• **Assigned task**: The answer must consist solely of the line containing "scientific name: Tapirus bairdii" and every line after it in the records below, through the last, each reproduced exactly.

Material provided Start Marker

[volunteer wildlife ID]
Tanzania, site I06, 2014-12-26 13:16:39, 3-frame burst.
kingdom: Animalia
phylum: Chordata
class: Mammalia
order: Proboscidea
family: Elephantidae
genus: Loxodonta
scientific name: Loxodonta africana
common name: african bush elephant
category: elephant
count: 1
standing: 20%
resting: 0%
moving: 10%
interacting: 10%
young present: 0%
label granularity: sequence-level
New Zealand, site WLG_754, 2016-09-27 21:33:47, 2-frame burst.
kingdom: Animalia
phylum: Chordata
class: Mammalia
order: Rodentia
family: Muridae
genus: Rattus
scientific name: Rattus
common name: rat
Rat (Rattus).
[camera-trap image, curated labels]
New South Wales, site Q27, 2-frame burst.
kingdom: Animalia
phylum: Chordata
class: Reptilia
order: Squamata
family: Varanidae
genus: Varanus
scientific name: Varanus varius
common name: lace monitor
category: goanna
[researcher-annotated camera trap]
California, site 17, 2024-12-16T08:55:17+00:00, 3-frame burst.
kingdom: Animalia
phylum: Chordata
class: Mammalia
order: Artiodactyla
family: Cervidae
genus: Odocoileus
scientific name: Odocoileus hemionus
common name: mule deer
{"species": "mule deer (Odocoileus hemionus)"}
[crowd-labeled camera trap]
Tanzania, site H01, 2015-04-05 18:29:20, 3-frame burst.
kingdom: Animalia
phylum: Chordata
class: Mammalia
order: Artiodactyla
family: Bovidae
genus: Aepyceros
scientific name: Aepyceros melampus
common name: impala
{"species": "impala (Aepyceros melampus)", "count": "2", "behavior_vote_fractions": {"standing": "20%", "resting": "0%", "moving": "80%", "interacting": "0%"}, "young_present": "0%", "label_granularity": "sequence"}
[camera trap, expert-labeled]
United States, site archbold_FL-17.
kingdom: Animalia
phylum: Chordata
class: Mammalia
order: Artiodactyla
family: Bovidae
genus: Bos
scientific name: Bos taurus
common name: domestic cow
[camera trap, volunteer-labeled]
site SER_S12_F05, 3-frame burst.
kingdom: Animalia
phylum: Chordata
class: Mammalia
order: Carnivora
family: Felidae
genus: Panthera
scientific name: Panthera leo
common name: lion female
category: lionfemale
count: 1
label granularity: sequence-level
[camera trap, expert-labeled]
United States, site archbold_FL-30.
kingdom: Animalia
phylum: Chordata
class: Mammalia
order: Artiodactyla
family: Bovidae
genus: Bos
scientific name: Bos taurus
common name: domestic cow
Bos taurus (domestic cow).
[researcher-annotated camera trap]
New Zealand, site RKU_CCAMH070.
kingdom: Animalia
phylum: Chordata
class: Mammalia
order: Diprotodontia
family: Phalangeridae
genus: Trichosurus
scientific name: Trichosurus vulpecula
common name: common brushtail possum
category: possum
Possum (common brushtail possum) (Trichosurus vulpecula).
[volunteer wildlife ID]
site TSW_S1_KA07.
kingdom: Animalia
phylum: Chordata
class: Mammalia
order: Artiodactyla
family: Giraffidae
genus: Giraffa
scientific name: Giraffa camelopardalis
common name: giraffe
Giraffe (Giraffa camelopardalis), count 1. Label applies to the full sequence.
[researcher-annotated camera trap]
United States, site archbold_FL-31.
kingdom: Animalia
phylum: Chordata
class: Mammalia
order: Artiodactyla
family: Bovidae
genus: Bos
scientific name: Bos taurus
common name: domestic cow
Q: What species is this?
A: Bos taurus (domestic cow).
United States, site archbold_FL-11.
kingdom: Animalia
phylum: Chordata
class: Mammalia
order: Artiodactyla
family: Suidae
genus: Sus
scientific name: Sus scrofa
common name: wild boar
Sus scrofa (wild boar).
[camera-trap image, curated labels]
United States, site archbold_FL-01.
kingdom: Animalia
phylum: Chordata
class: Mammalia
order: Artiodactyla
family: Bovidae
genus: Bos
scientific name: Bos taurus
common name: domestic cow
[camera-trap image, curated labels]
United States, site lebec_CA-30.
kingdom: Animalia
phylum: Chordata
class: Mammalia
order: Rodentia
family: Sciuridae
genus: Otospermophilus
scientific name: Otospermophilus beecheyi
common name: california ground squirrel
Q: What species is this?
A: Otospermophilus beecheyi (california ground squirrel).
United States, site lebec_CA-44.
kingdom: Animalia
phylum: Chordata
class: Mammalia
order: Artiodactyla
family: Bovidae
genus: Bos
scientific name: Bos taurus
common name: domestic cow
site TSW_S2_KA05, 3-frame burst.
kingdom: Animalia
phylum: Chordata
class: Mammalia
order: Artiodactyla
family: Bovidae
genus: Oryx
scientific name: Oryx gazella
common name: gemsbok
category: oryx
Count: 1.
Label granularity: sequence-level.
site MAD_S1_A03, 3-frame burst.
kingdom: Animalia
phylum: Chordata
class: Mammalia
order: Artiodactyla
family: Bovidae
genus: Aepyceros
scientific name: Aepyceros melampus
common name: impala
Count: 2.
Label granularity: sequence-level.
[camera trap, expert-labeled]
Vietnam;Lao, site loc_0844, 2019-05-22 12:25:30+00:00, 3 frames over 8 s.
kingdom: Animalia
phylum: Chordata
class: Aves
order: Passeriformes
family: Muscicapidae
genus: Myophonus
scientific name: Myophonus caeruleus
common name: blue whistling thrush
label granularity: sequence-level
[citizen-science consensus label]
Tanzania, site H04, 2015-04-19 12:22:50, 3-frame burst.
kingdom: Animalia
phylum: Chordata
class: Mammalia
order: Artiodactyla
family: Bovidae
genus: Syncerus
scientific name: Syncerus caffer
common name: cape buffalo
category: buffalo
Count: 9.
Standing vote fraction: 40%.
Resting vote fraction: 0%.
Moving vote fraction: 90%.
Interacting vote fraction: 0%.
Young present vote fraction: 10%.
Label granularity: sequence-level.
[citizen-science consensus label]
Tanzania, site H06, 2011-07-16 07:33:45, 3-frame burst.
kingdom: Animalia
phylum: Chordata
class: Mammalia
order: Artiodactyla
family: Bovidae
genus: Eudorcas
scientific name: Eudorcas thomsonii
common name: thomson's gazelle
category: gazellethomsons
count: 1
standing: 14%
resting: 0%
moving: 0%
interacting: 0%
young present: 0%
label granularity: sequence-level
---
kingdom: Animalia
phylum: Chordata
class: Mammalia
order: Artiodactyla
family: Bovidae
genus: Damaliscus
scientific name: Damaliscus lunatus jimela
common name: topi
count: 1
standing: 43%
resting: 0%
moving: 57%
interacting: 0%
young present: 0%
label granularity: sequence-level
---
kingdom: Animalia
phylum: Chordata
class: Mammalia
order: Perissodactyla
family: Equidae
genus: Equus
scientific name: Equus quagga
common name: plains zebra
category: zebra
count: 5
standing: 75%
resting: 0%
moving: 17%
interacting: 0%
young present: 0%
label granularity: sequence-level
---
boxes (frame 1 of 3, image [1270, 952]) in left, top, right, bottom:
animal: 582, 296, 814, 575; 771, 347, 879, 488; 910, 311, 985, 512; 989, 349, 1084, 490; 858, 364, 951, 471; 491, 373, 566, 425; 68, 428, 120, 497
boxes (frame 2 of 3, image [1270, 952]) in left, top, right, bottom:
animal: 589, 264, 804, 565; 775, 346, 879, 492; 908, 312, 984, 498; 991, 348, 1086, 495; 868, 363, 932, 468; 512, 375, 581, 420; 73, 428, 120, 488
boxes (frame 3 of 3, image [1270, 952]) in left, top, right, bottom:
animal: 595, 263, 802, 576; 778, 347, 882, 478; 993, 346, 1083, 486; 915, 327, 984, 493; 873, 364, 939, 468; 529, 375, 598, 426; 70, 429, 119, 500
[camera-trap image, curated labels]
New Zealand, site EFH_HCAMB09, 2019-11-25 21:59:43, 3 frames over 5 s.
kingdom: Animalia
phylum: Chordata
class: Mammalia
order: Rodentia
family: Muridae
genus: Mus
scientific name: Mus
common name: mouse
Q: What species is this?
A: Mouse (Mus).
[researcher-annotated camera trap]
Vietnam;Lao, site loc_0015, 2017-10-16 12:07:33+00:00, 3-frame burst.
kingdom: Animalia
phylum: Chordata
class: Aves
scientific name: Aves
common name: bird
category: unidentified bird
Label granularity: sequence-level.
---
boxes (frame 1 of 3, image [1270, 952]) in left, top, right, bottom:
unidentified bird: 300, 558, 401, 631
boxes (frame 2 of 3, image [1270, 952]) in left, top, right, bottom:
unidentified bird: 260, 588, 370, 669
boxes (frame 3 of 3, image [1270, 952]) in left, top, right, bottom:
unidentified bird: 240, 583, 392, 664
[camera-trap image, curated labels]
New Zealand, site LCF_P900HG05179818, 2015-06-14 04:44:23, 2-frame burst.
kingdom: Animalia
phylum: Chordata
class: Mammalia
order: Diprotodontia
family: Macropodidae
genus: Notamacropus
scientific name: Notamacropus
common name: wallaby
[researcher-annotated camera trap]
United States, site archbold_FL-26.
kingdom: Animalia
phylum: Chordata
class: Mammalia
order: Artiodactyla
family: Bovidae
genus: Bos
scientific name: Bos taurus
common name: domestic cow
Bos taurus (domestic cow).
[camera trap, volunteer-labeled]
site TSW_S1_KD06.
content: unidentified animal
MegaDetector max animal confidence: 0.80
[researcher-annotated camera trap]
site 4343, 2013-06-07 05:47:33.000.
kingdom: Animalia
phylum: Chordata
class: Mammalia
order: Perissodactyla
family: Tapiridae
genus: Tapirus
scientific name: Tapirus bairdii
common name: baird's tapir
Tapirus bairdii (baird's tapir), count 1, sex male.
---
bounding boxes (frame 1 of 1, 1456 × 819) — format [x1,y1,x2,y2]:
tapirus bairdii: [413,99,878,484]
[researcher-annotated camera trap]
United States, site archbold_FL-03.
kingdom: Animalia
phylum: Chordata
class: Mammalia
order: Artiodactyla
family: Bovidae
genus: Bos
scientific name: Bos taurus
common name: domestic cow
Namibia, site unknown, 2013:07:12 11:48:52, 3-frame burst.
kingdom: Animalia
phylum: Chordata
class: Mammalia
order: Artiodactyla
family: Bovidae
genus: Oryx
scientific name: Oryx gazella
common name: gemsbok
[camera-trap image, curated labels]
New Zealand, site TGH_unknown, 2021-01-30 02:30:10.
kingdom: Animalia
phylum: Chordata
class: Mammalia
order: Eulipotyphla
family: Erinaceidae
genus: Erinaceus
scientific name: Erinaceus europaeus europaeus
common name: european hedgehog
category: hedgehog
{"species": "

Material provided End Marker

• **Answer to this exercise**:
scientific name: Tapirus bairdii
common name: baird's tapir
Tapirus bairdii (baird's tapir), count 1, sex male.
---
bounding boxes (frame 1 of 1, 1456 × 819) — format [x1,y1,x2,y2]:
tapirus bairdii: [413,99,878,484]
[researcher-annotated camera trap]
United States, site archbold_FL-03.
kingdom: Animalia
phylum: Chordata
class: Mammalia
order: Artiodactyla
family: Bovidae
genus: Bos
scientific name: Bos taurus
common name: domestic cow
Namibia, site unknown, 2013:07:12 11:48:52, 3-frame burst.
kingdom: Animalia
phylum: Chordata
class: Mammalia
order: Artiodactyla
family: Bovidae
genus: Oryx
scientific name: Oryx gazella
common name: gemsbok
[camera-trap image, curated labels]
New Zealand, site TGH_unknown, 2021-01-30 02:30:10.
kingdom: Animalia
phylum: Chordata
class: Mammalia
order: Eulipotyphla
family: Erinaceidae
genus: Erinaceus
scientific name: Erinaceus europaeus europaeus
common name: european hedgehog
category: hedgehog
{"species": "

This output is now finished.